Contents
Section 4. Memory Drawing and Other Quick Studies
Seeing the Whole
With the exception of the contour study, there is no drawing that is not a memory drawing because, no matter how slight the interval is from the time you look at the model until you look at your drawing or painting, you are memorizing what you have just seen. Of course, in that kind of drawing in which the student looks back and forth from the model continuously, he is memorizing little bits at a time, hoping to be able, after he has assembled all the little bits, to put them together by some preconceived theory or plan or by some belated effort to see the model as a whole. Actually, the best plan is to see the figure as a whole in the beginning and in the course of my teaching I have devised many exercises toward that end. The first and simplest of these, as I have already explained, is the quick gesture study. The second, memory drawing, is a variation of that exercise. Because you do not draw while the model is posing, you are less apt to look at specific details and you are able to fight with even greater concentration for a study of gesture, which is the thing that gives unity to the various parts.
━━━━━━
* **Your goal**
Echo the passage on memory drawing in its entirety, word for word. The items after this passage are not required for any part of this exercise.
━━━━━━
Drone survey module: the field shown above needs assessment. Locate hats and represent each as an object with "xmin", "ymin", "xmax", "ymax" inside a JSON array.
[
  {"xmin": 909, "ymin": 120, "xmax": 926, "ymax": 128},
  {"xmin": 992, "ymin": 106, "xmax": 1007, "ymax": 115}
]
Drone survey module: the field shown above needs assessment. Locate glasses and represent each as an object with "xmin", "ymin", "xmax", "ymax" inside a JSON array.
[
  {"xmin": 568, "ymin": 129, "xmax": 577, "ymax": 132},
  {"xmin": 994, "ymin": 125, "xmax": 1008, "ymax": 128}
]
━━━━━━
* **Output of the task**
Contents
Section 4. Memory Drawing and Other Quick Studies
Seeing the Whole
With the exception of the contour study, there is no drawing that is not a memory drawing because, no matter how slight the interval is from the time you look at the model until you look at your drawing or painting, you are memorizing what you have just seen. Of course, in that kind of drawing in which the student looks back and forth from the model continuously, he is memorizing little bits at a time, hoping to be able, after he has assembled all the little bits, to put them together by some preconceived theory or plan or by some belated effort to see the model as a whole. Actually, the best plan is to see the figure as a whole in the beginning and in the course of my teaching I have devised many exercises toward that end. The first and simplest of these, as I have already explained, is the quick gesture study. The second, memory drawing, is a variation of that exercise. Because you do not draw while the model is posing, you are less apt to look at specific details and you are able to fight with even greater concentration for a study of gesture, which is the thing that gives unity to the various parts.